Из рассказов померунских араваков я узнал, что по принятому здесь обыкновению всякий уважающий себя белый обычно ходил по городу с эскортом из нескольких вооруженных слуг, индейцев или негров. Поэтому и я, направляясь к генеральному директору, взял с собой в качестве сопровождающих не только Фуюди как переводчика, но также и Арнака и пять вооруженных воинов из его отряда. Резиденция генерального директора находилась на противоположном конце городка и представляла собой довольно большое двухэтажное здание, в котором, кроме того, размещалась и колониальная администрация. В дом мы вошли только вдвоем: я и Фуюди, а моя «свита» осталась на улице. Принял нас секретарь директора, не старый еще голландец с румяным лицом, в очках, со светлыми и какими-то поразительно мертвыми глазами. Меня обрадовало, что он владеет английским языком, и, объяснив ему цель своего визита, я попросил о встрече с генеральным директором.
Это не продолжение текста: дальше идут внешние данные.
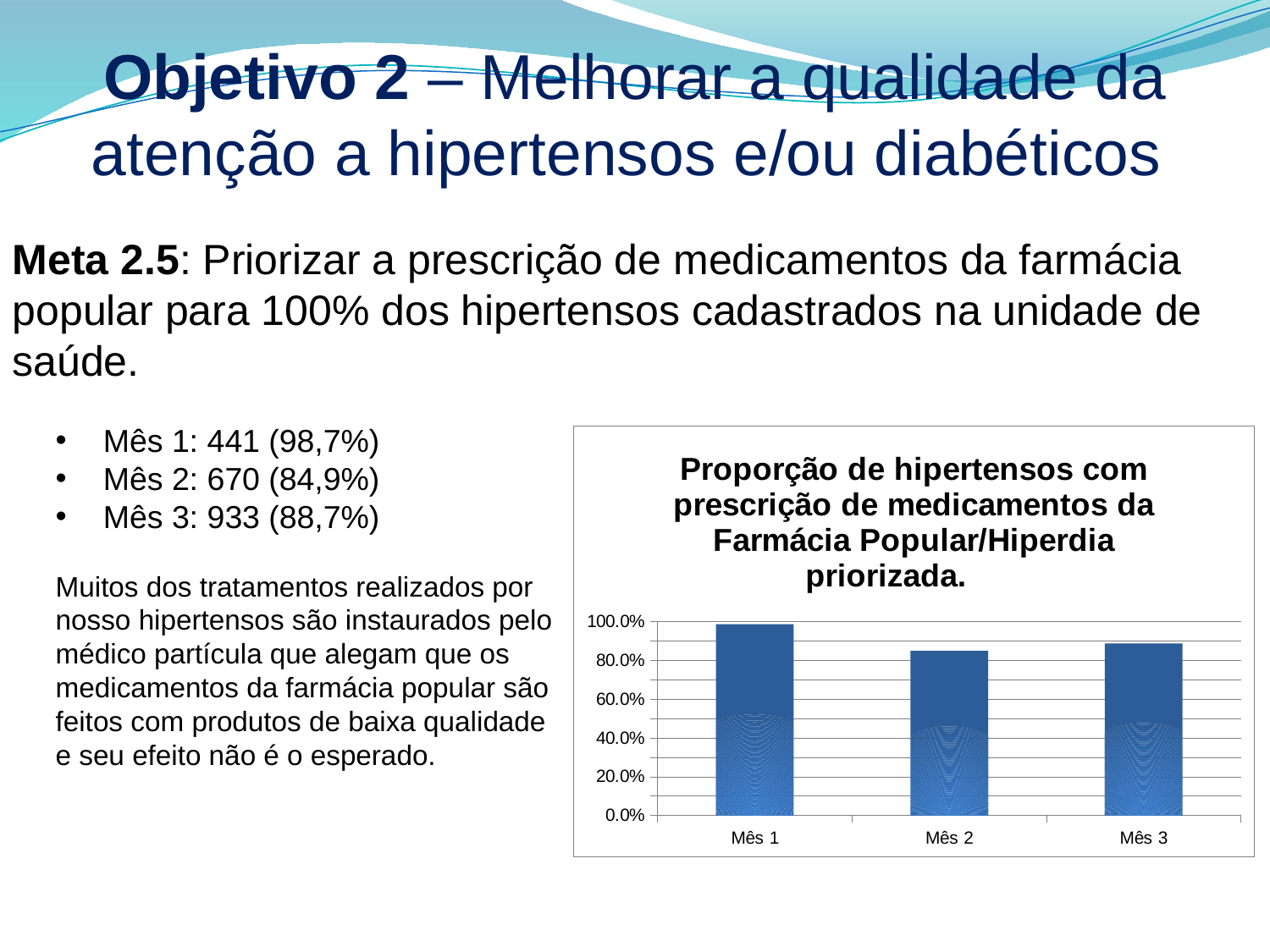
What is the title of the chart? Proporção de hipertensos com prescrição de medicamentos da Farmácia Popular/Hiperdia priorizada. Which has a larger value in the chart, Mês 1 or Mês 2? Mês 1 Is the value for Mês 1 greater or less than 80.0%? greater Does the value rise or fall from Mês 2 to Mês 3? rise Is the value for Mês 3 greater or less than 60.0%? greater How many categories (months) are shown on the x axis of the chart? 3 Is the value for Mês 2 greater or less than 100.0%? less Which month has the highest bar in the chart? Mês 1 Which has a larger value in the chart, Mês 3 or Mês 2? Mês 3 Which month has the lowest bar in the chart? Mês 2 Does the value rise or fall from Mês 1 to Mês 2? fall What kind of chart is shown on the slide? bar chart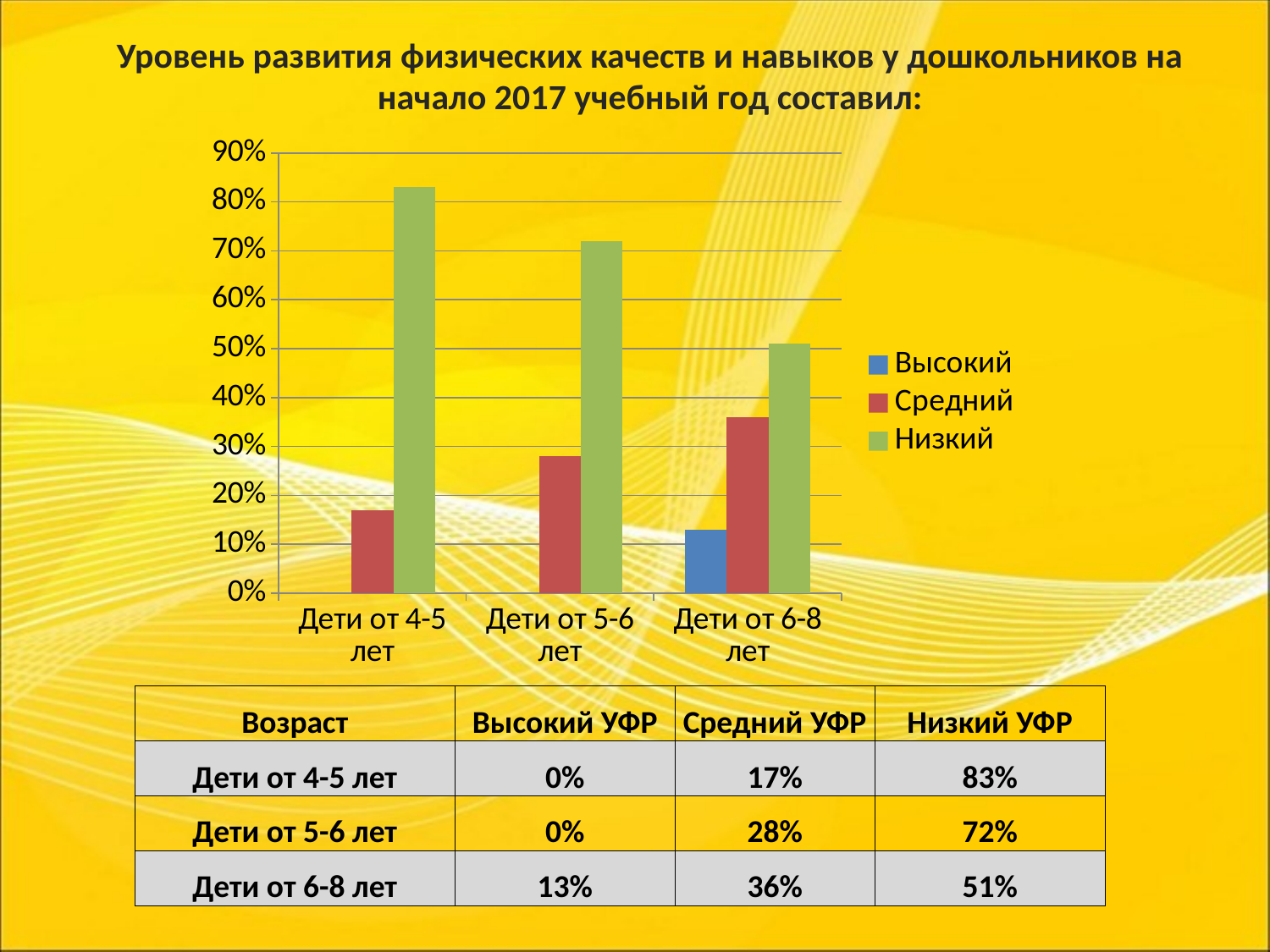
Which colour represents the Низкий series in the chart? green Does the Низкий value for Дети от 5-6 лет rise or fall compared with Дети от 4-5 лет, and then for Дети от 6-8 лет? falls Which age category has the highest Низкий value? Дети от 4-5 лет What is the difference between the Низкий values for Дети от 4-5 лет and Дети от 6-8 лет? 32% What kind of chart is shown on the slide? bar chart How many age categories are shown on the x axis of the chart? 3 What is the value of Высокий for Дети от 6-8 лет? 13% Which age category has the lowest Средний value? Дети от 4-5 лет Which is larger: the Средний value for Дети от 6-8 лет or the Средний value for Дети от 5-6 лет? Дети от 6-8 лет What is the value of Средний for Дети от 5-6 лет? 28% How many series does the chart legend list? 3 What is the value of Низкий for Дети от 4-5 лет? 83%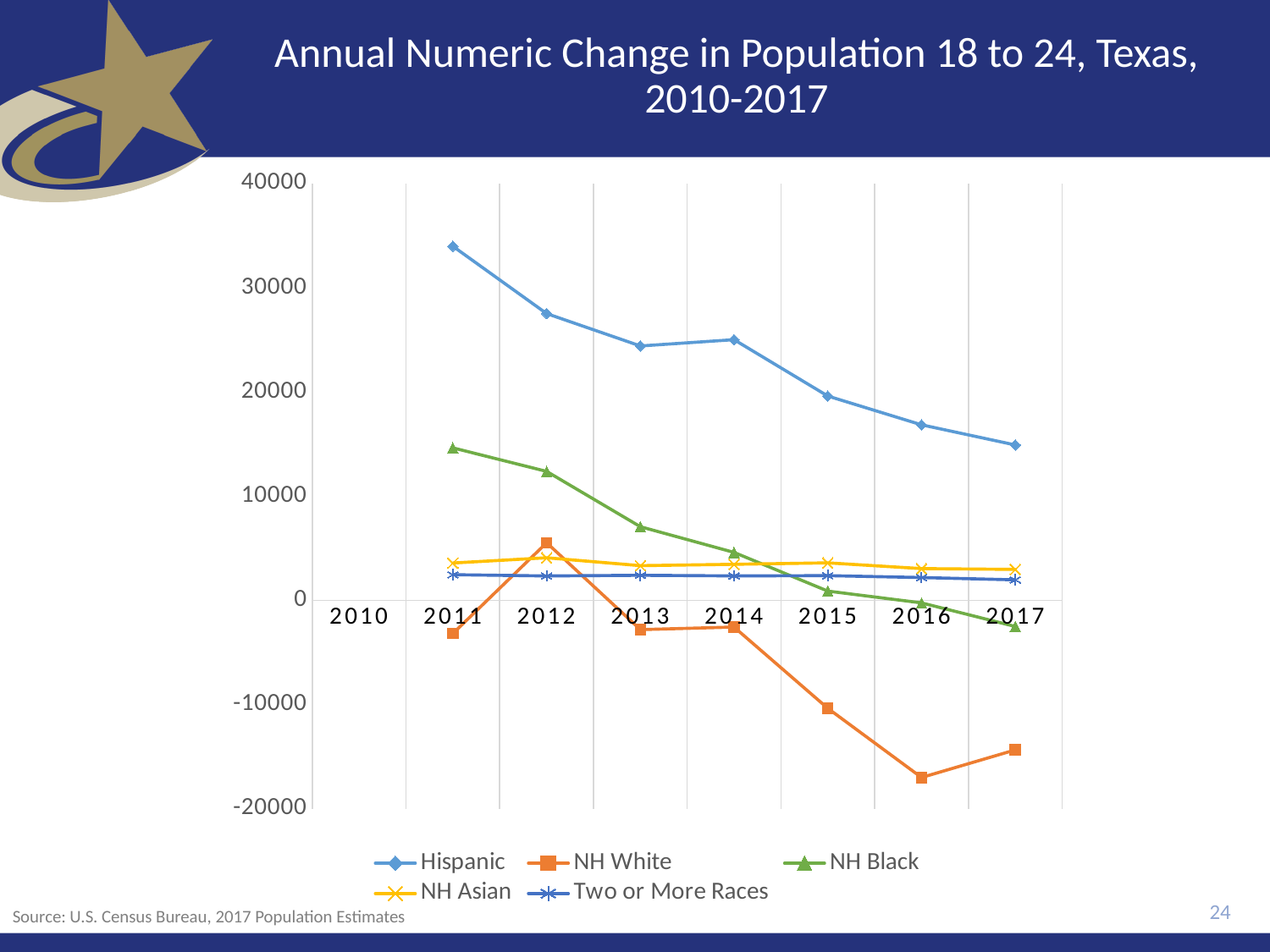
How many years are labelled on the x axis? 8 How many series does the legend list? 5 Is the value for NH White in 2016 greater or less than -10000? less What is the title of the chart? Annual Numeric Change in Population 18 to 24, Texas, 2010-2017 Does the Hispanic series rise or fall from 2011 to 2017? Fall Which series has the highest value in 2011? Hispanic Is the value for NH Black in 2011 greater or less than 10000? greater Which series has the lowest value in 2017? NH White Is the value for Hispanic in 2017 greater or less than 20000? less In 2012, which is larger: NH Black or NH Asian? NH Black What kind of chart is shown on the slide? Line chart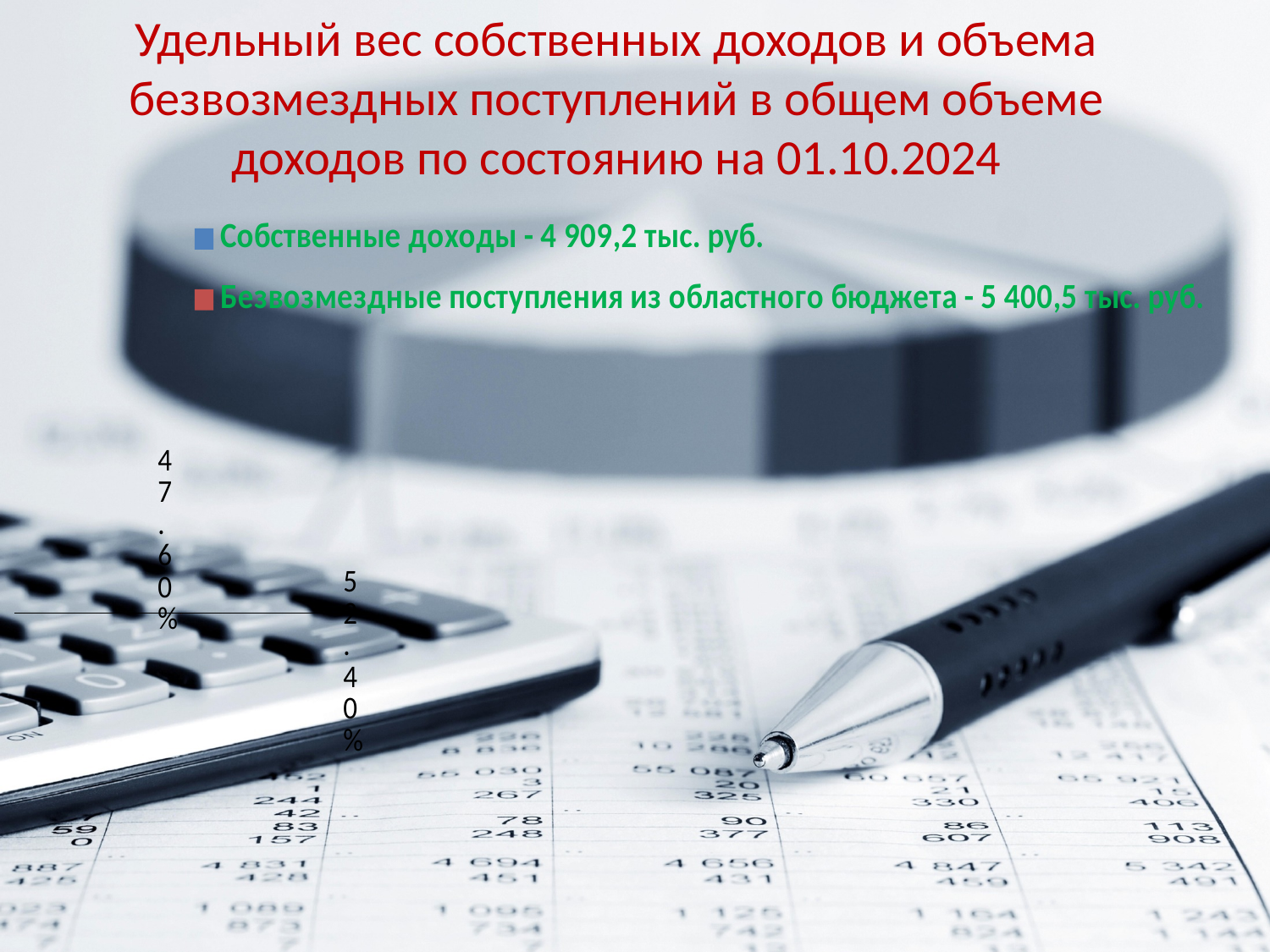
According to the legend, what is the value for Безвозмездные поступления из областного бюджета? 5 400,5 тыс. руб. Which is larger: Собственные доходы or Безвозмездные поступления из областного бюджета? Безвозмездные поступления из областного бюджета Which category has the highest value in the legend? Безвозмездные поступления из областного бюджета What is the difference between Безвозмездные поступления из областного бюджета and Собственные доходы? 491,3 тыс. руб. How many entries does the legend list? 2 What is the total of Собственные доходы and Безвозмездные поступления из областного бюджета? 10 309,7 тыс. руб. What is the larger of the two percentage data labels shown on the chart? 52.40% How many categories are shown in the chart legend? 2 What is the smaller of the two percentage data labels shown on the chart? 47.60% According to the legend, what is the value for Собственные доходы? 4 909,2 тыс. руб. Which category has the lowest value in the legend? Собственные доходы What colour is the legend marker for Собственные доходы? Blue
Лицо секретаря выразило растерянность, будто он не совсем меня понял, но, с минуту помолчав, он ответил:
— Его превосходительства генерального директора ван Хусеса сейчас в городе нет. Из поездки он вернется не раньше чем через неделю.
— А его заместитель?
— Минхер Хенрик Снайдерханс — здесь…
Секретарь смерил меня довольно недоброжелательным взглядом, а на его тонких губах промелькнула какая-то неопределенная усмешка.
— Простите, ваша милость, — недовольно буркнул он, — я что-то не совсем вас понял… В чем, собственно, дело? Вы, ваша милость, — англичанин, не так ли?
— Да, я из Вирджинии.
— А прибыли от имени и по поручению венесуэльских испанцев?
— Именно так!
— С целью вести с нами какие-то переговоры? — продолжал голландец, все менее старательно скрывая издевательскую насмешку в голосе.
— И никак не иначе! — ответил я.
— И вы, ваша милость, непременно хотите видеть вице-генерального директора, минхера Снайдерханса?
— Да!
— Тогда прошу минутку подождать! — сказав это, секретарь с кривой усмешкой на губах направился в соседнюю комнату. Его «минута» длилась чертовски долго. Как видно, им пришлось держать трудный совет, или, еще вероятнее, они хотели продемонстрировать, что не принимают меня всерьез.
Наконец оба вышли в довольно игривом настроении. Хенрик Снайдерханс, несмотря на свой высокий пост, был моложе секретаря и в то же время респектабельнее: резкие черты его лица выражали энергию, спесивость, даже, пожалуй, склонность к жестокости.